What you are asked to do: Transcribe only the lines in the data below falling between the line with "What is the" and the line with "Whar is a Commercial Paper", including those two lines, and leave out any picture.

Supplied entries:
^^^^^^^^
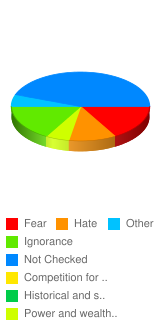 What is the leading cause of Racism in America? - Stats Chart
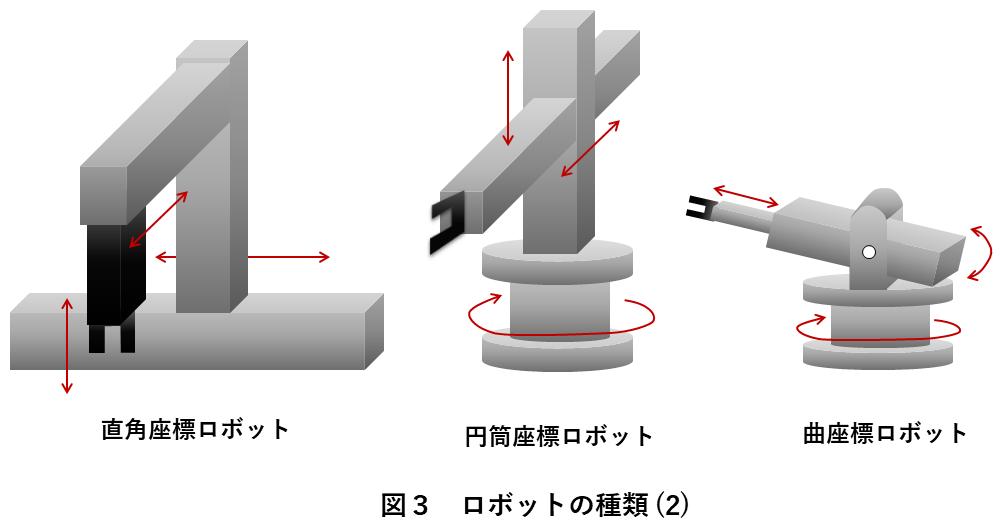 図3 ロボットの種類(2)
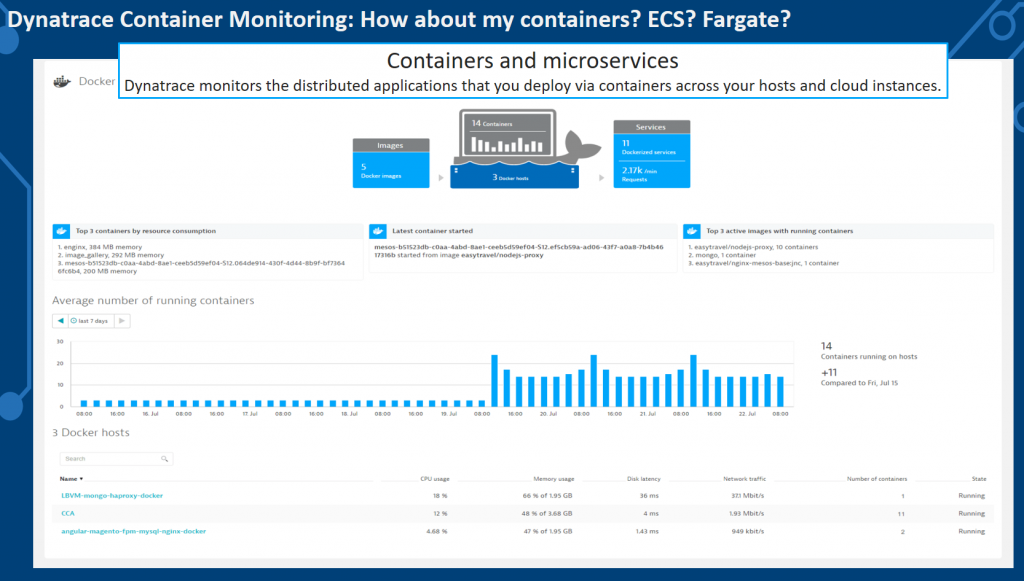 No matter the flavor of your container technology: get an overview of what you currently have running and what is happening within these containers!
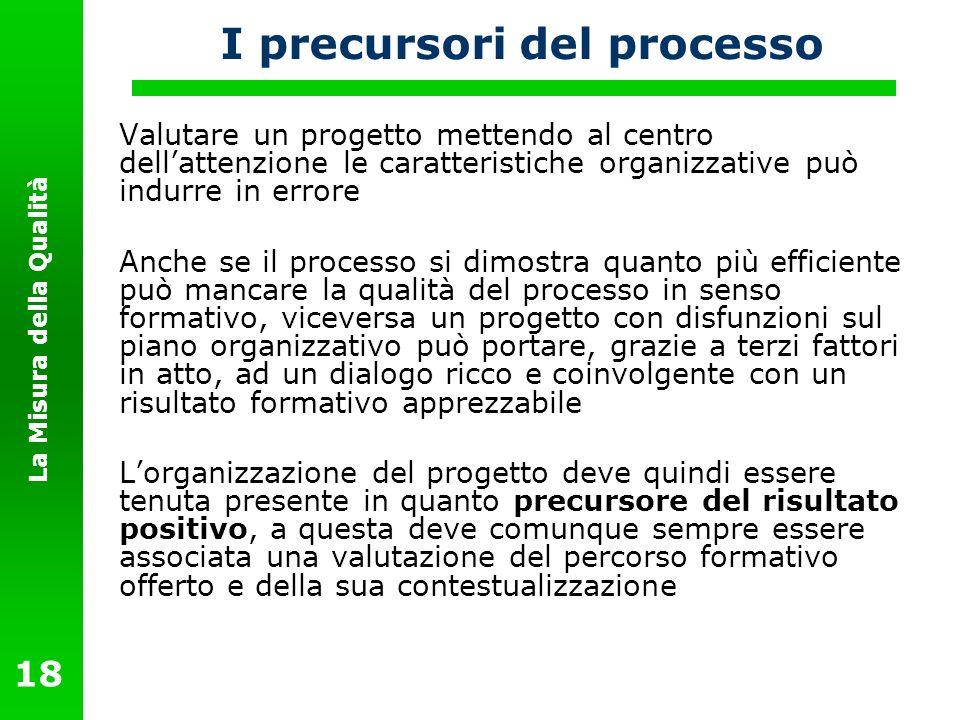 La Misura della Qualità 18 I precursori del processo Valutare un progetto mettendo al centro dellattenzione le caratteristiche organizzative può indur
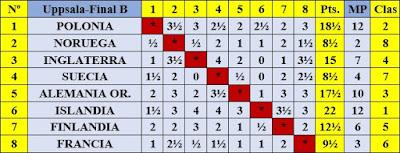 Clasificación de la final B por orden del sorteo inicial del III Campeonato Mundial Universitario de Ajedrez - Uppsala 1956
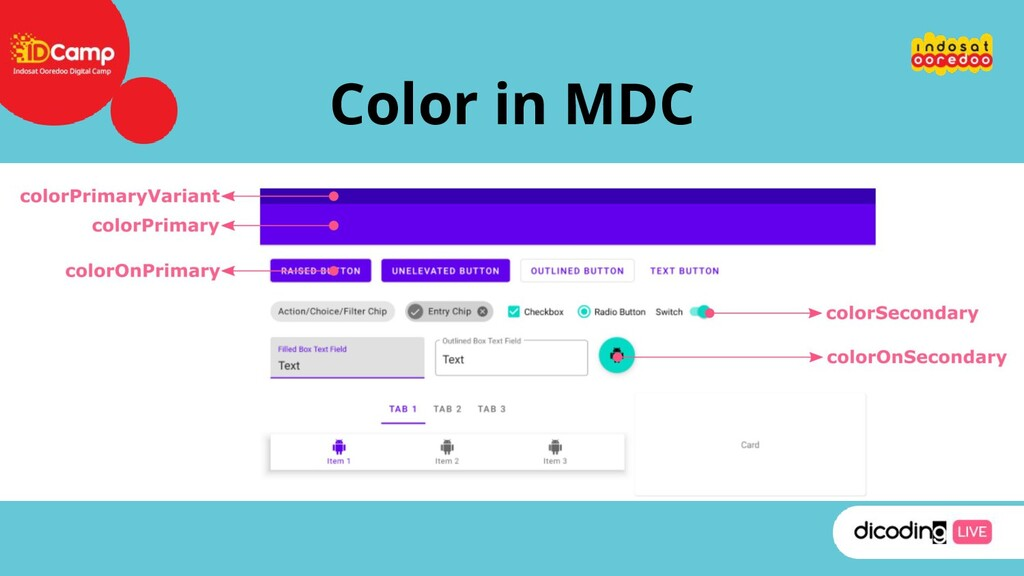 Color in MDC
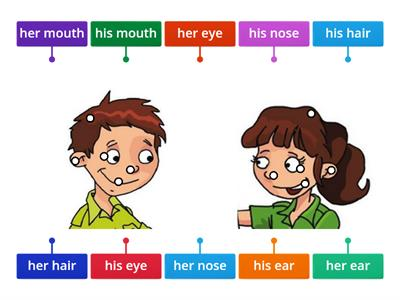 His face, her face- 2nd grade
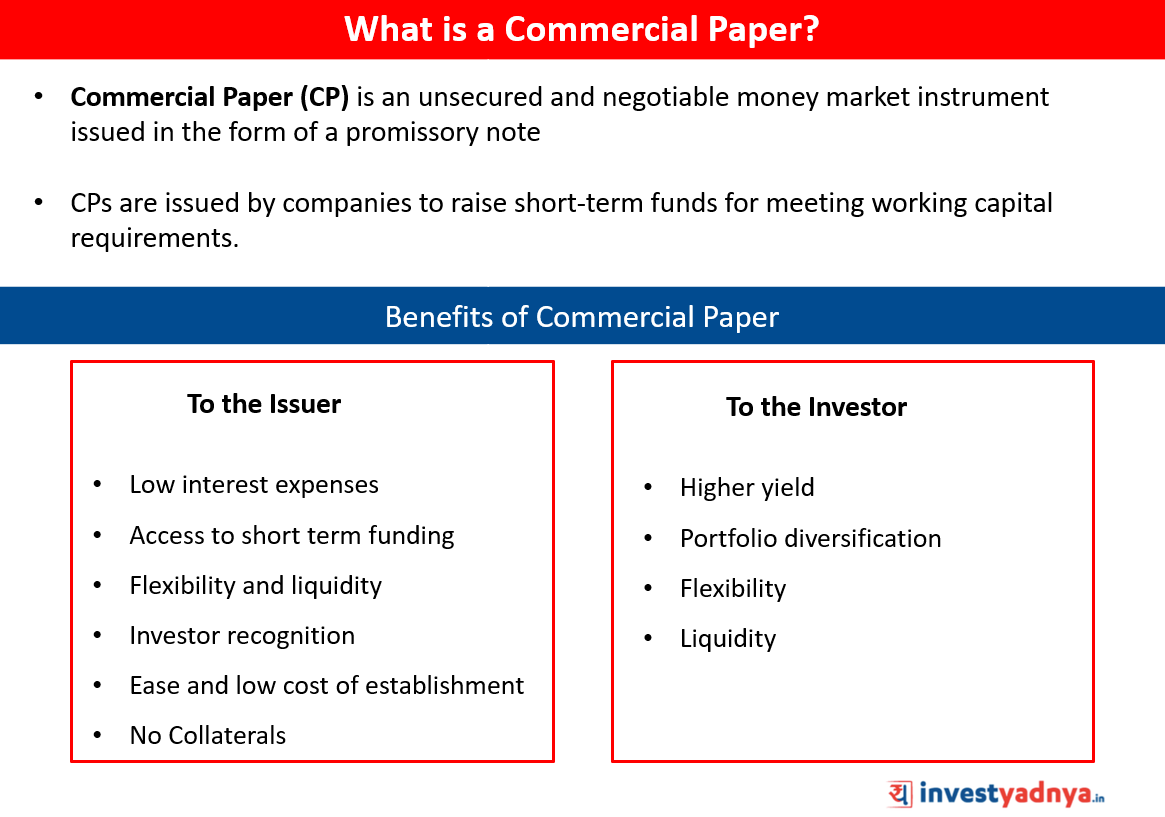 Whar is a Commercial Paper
^^^^^^^^
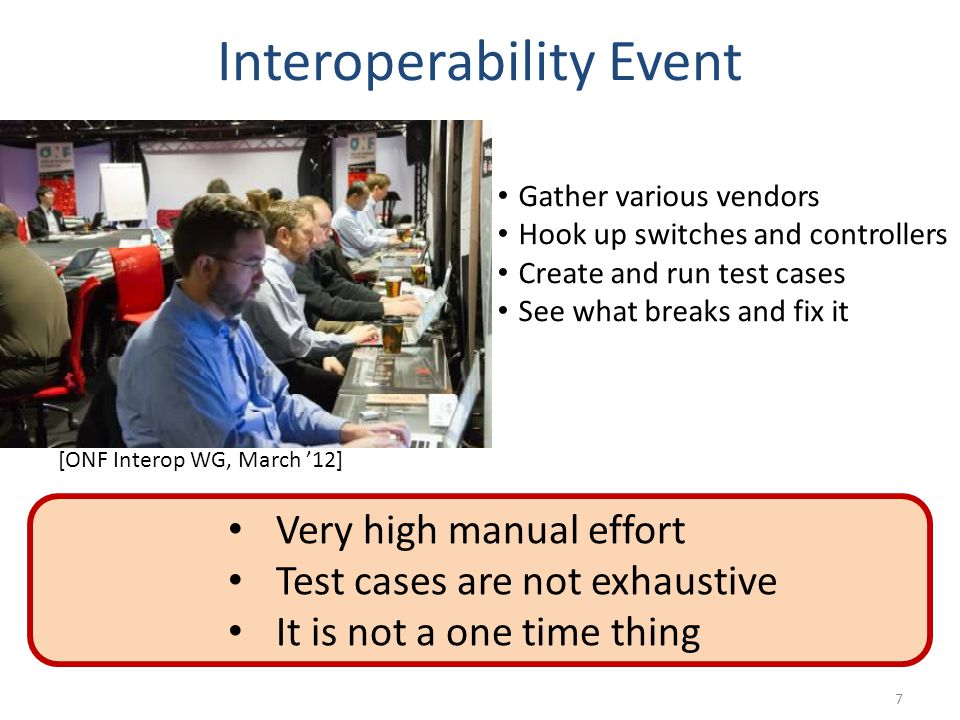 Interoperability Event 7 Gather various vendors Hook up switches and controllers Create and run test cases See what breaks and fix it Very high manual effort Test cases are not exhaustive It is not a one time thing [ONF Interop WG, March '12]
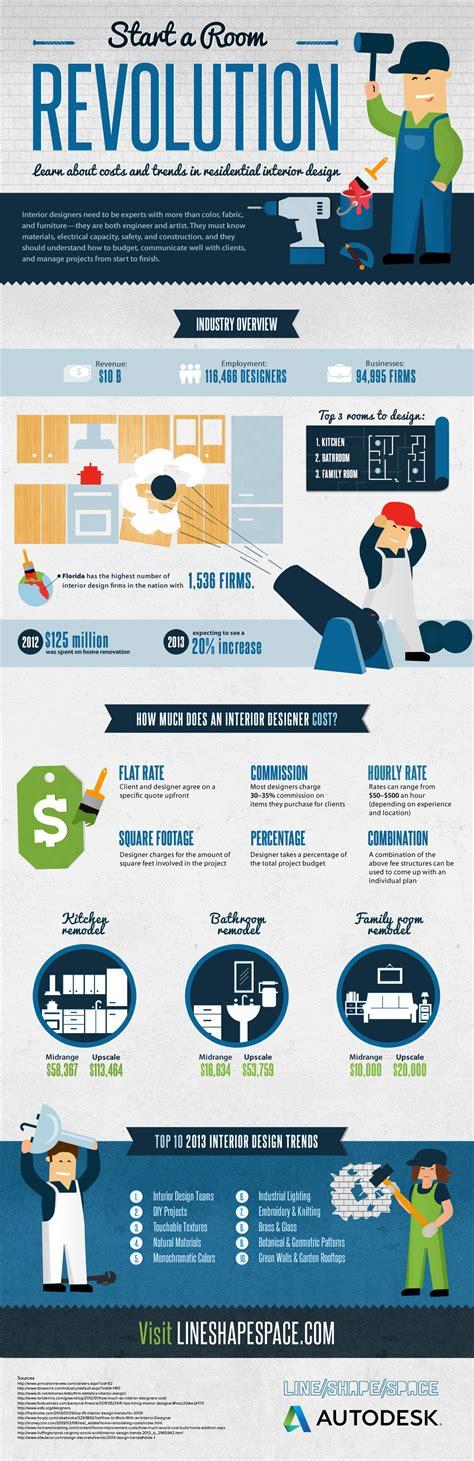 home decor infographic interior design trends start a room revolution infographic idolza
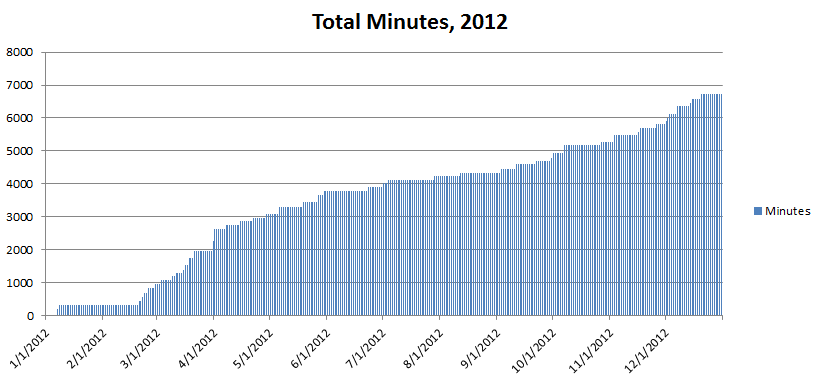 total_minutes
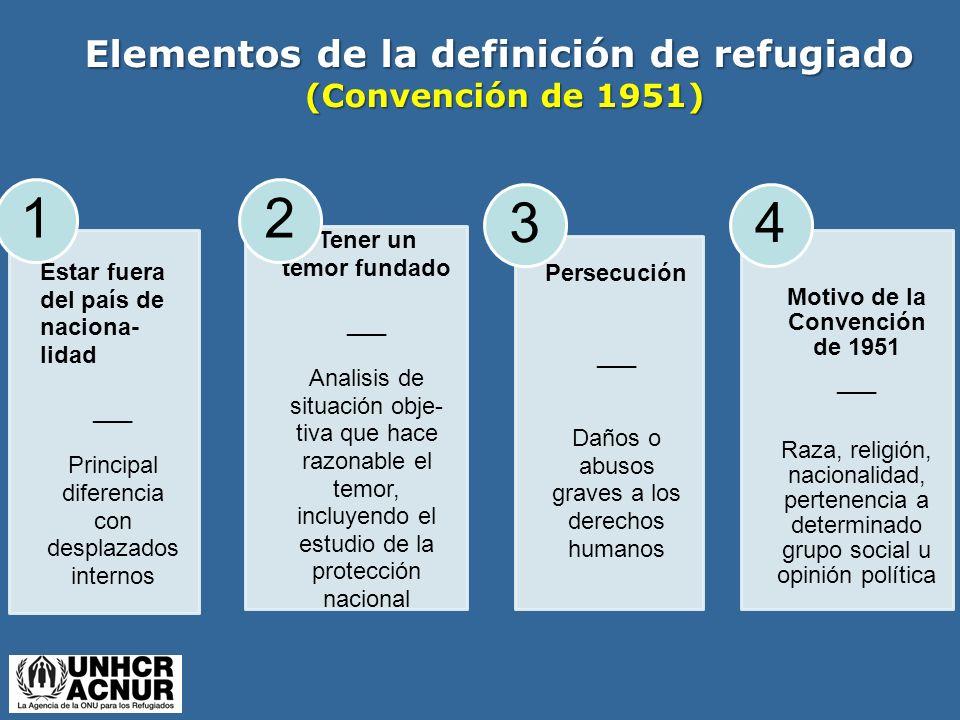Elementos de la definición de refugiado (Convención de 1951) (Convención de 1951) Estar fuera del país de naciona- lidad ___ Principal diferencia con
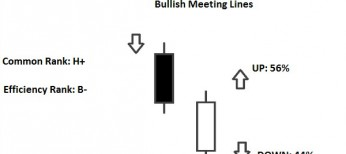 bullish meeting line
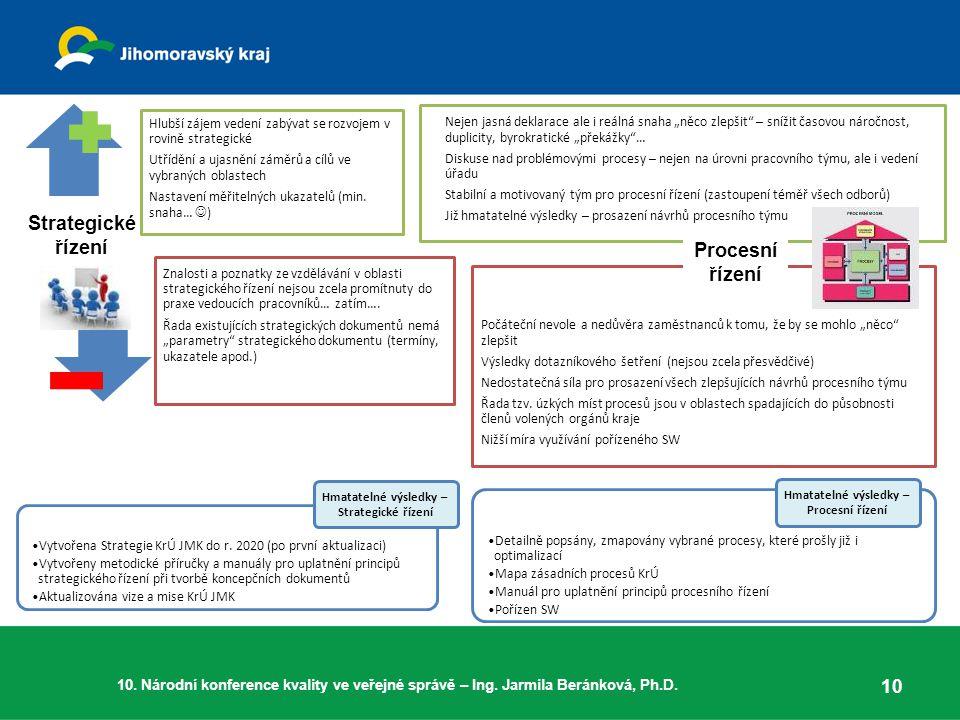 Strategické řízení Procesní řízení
^^^^^^^^
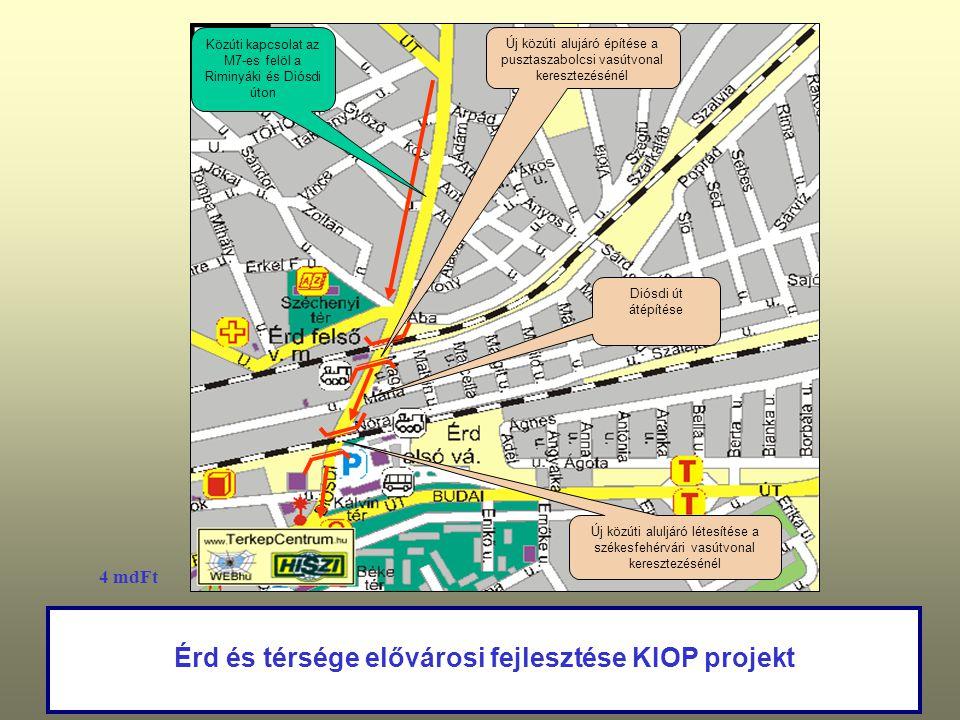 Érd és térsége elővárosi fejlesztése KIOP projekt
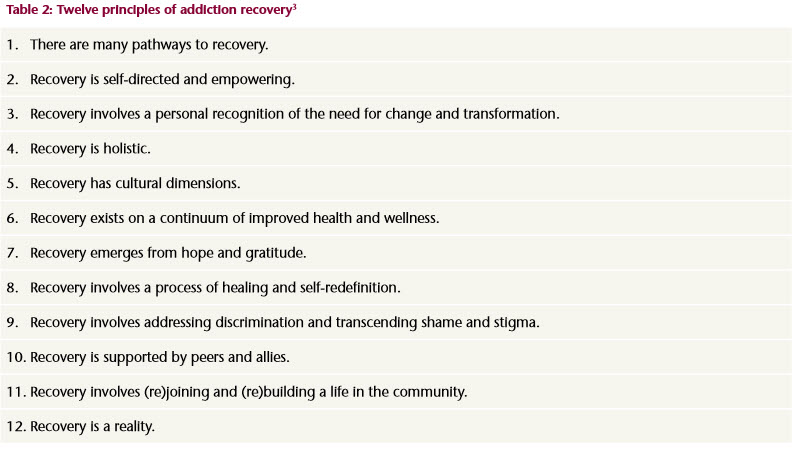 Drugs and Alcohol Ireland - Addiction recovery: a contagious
^^^^^^^^
Exercise output:
 What is the leading cause of Racism in America? - Stats Chart
 図3 ロボットの種類(2)
 No matter the flavor of your container technology: get an overview of what you currently have running and what is happening within these containers!
 La Misura della Qualità 18 I precursori del processo Valutare un progetto mettendo al centro dellattenzione le caratteristiche organizzative può indur
 Clasificación de la final B por orden del sorteo inicial del III Campeonato Mundial Universitario de Ajedrez - Uppsala 1956
 Color in MDC
 His face, her face- 2nd grade
 Whar is a Commercial Paper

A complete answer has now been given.